The problem with the surgeon general’s controversial coronavirus advice to Americans of color
Adams’s remarks caused controversy, with his critics accusing him of discounting the effect systemic racism has had on Covid-19 deaths.
US Surgeon General Jerome Adams is facing criticism for controversial remarks he made during a White House coronavirus press conference on Friday, during which he discussed how communities of color can fight the spread of coronavirus and asked them to observe social distancing protocols “for your big mama.”
Adams made the remarks as he worked to address that the Covid-19 death rate is higher for Americans of color than it is for white Americans, pointing out, for example, that in Wisconsin’s Milwaukee County, African Americans make up 25 percent of the population, but 75 percent of the confirmed deaths.
But while Adams brought up a number of underlying issues that contribute to this tragic reality, his remarks on those issues were ultimately overshadowed by rhetoric many found offensive — and that appeared to suggest minority Covid-19 deaths were a matter of personal responsibility rather than part of an ongoing crisis public health experts have said they are struggling to control.
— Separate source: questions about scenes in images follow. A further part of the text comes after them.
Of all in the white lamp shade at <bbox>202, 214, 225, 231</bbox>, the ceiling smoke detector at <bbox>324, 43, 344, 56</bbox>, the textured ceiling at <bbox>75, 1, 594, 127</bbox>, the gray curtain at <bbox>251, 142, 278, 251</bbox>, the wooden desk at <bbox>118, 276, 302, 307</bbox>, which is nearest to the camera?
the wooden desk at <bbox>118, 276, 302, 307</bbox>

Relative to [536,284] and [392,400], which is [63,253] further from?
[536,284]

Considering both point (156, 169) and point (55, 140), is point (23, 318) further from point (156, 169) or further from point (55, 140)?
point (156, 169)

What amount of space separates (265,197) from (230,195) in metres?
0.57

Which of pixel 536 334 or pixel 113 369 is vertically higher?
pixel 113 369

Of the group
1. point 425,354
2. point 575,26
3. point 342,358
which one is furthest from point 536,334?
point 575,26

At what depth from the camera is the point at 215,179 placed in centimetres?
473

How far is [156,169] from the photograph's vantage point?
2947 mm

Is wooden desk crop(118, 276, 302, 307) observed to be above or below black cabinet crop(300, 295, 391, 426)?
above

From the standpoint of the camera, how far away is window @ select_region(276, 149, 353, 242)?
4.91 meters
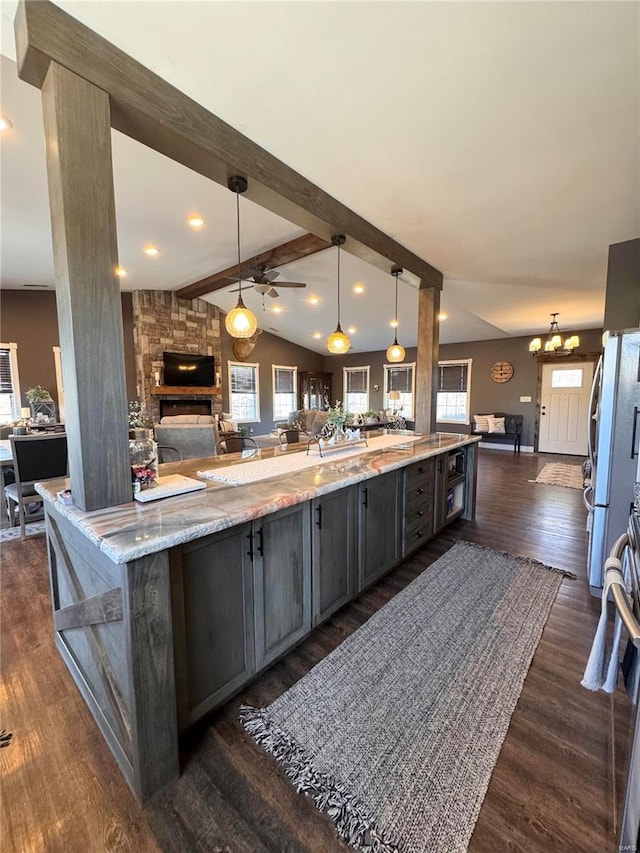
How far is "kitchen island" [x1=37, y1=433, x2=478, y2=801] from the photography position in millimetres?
1228

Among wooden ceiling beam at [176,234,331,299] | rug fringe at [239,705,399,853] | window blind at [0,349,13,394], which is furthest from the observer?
window blind at [0,349,13,394]

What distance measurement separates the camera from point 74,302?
139 cm

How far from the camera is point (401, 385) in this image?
10.6 metres

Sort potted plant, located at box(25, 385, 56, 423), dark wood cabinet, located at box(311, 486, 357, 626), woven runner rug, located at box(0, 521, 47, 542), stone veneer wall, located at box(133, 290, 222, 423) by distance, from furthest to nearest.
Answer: stone veneer wall, located at box(133, 290, 222, 423), potted plant, located at box(25, 385, 56, 423), woven runner rug, located at box(0, 521, 47, 542), dark wood cabinet, located at box(311, 486, 357, 626)

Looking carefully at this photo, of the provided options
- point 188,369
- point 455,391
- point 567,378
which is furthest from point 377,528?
point 455,391

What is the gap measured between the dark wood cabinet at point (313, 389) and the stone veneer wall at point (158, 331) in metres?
3.70

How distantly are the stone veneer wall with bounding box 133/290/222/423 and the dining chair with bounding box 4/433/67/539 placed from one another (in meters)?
3.88

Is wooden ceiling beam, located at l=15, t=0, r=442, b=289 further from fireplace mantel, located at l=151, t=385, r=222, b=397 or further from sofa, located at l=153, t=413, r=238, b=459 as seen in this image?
fireplace mantel, located at l=151, t=385, r=222, b=397

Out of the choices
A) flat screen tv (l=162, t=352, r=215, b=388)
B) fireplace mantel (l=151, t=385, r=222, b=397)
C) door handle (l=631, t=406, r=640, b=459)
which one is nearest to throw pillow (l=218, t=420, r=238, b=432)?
fireplace mantel (l=151, t=385, r=222, b=397)

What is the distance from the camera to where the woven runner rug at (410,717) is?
1.20 m

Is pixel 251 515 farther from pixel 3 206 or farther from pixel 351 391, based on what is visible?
pixel 351 391

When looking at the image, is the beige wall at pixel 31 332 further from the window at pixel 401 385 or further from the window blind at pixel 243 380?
the window at pixel 401 385

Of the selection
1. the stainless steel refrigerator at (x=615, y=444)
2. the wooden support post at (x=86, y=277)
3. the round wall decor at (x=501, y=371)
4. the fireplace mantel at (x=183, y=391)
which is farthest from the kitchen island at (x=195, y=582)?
the round wall decor at (x=501, y=371)

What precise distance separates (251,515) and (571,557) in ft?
9.80
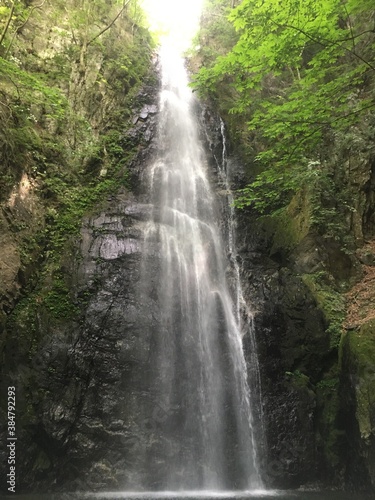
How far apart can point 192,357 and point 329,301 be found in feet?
11.0

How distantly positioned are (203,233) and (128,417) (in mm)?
5370

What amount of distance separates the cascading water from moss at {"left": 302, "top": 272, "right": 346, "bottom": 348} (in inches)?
77.1

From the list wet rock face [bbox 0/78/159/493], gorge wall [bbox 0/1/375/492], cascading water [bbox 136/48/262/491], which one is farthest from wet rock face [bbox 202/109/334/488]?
wet rock face [bbox 0/78/159/493]

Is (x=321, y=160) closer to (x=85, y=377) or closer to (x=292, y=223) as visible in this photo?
(x=292, y=223)

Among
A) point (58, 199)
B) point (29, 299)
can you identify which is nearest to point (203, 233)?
point (58, 199)

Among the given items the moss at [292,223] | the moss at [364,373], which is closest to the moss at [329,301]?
the moss at [364,373]

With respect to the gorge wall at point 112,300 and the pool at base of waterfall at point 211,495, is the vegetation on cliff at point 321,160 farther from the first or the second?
the pool at base of waterfall at point 211,495

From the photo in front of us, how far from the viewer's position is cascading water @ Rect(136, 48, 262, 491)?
23.5 feet

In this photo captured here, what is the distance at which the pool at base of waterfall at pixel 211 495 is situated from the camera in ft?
20.1

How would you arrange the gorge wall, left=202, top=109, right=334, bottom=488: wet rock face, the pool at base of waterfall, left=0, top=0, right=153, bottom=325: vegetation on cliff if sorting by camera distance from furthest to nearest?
left=0, top=0, right=153, bottom=325: vegetation on cliff, left=202, top=109, right=334, bottom=488: wet rock face, the gorge wall, the pool at base of waterfall

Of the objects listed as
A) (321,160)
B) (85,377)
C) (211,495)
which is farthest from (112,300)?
(321,160)

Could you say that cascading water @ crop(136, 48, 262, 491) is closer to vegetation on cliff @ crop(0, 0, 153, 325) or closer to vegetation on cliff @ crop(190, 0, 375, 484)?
vegetation on cliff @ crop(190, 0, 375, 484)

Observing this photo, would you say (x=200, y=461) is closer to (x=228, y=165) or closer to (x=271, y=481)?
(x=271, y=481)

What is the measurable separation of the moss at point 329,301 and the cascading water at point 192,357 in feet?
6.43
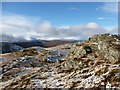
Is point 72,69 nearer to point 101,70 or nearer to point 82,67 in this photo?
point 82,67

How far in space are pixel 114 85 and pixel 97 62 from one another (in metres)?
10.1

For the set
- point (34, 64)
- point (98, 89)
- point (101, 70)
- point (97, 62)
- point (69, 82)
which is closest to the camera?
point (98, 89)

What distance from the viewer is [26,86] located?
24875 millimetres

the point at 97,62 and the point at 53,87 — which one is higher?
the point at 97,62

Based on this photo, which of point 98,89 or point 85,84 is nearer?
point 98,89

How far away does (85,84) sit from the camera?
73.8 ft

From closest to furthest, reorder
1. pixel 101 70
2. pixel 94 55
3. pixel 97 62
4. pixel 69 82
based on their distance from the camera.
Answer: pixel 69 82 < pixel 101 70 < pixel 97 62 < pixel 94 55

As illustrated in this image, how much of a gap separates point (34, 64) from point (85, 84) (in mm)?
26614

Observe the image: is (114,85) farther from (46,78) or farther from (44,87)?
(46,78)

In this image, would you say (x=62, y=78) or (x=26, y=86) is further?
(x=62, y=78)

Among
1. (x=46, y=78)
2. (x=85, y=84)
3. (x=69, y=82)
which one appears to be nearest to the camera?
(x=85, y=84)

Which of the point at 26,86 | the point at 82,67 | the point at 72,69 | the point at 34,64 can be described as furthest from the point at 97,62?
the point at 34,64

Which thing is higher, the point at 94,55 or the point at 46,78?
the point at 94,55

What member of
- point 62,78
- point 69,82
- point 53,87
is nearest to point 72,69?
point 62,78
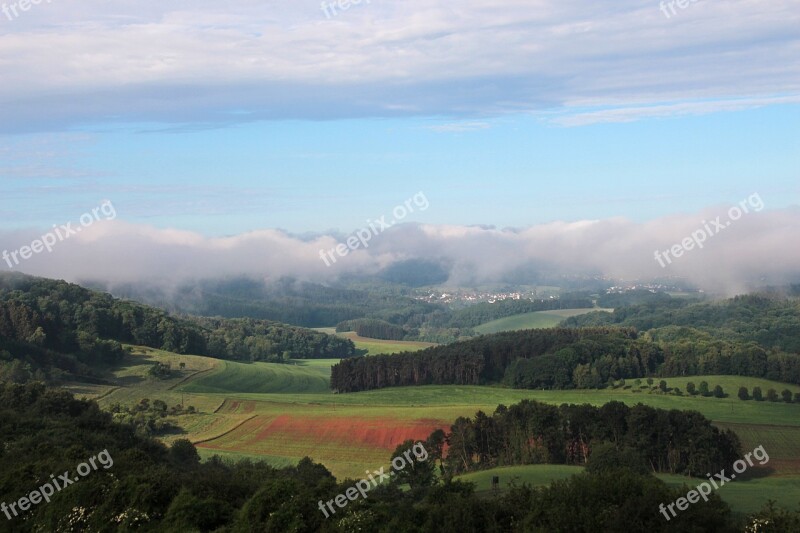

Adams, who is a member of the White House’s coronavirus task force and often speaks during its daily briefings, ended his remarks Friday by telling communities of color they “are not helpless” in working to limit the spread of the virus. After prescribing social distancing and hand-washing, the surgeon general said:
“Avoid alcohol, tobacco, and drugs. And call your friends and family. Check in on your mother; she wants to hear from you right now.
And speaking of mothers, we need you to do this, if not for yourself, then for your abuela. Do it for your granddaddy. Do it for your Big Mama. Do it for your Pop-Pop. We need you to understand — especially in communities of color, we need you to step up and help stop the spread so that we can protect those who are most vulnerable.”
Adams’s comments swiftly received sharp pushback from progressive commentators. Given that this kind of rhetoric has generally not been targeted at general audiences or white communities, it implicitly seems to hold people of color to a uniquely high bar.
When Yamiche Alcindor, White House correspondent for PBS NewsHour, asked Adams to respond to criticism that his language was “offensive,” he said he was simply trying to be targeted in his communication.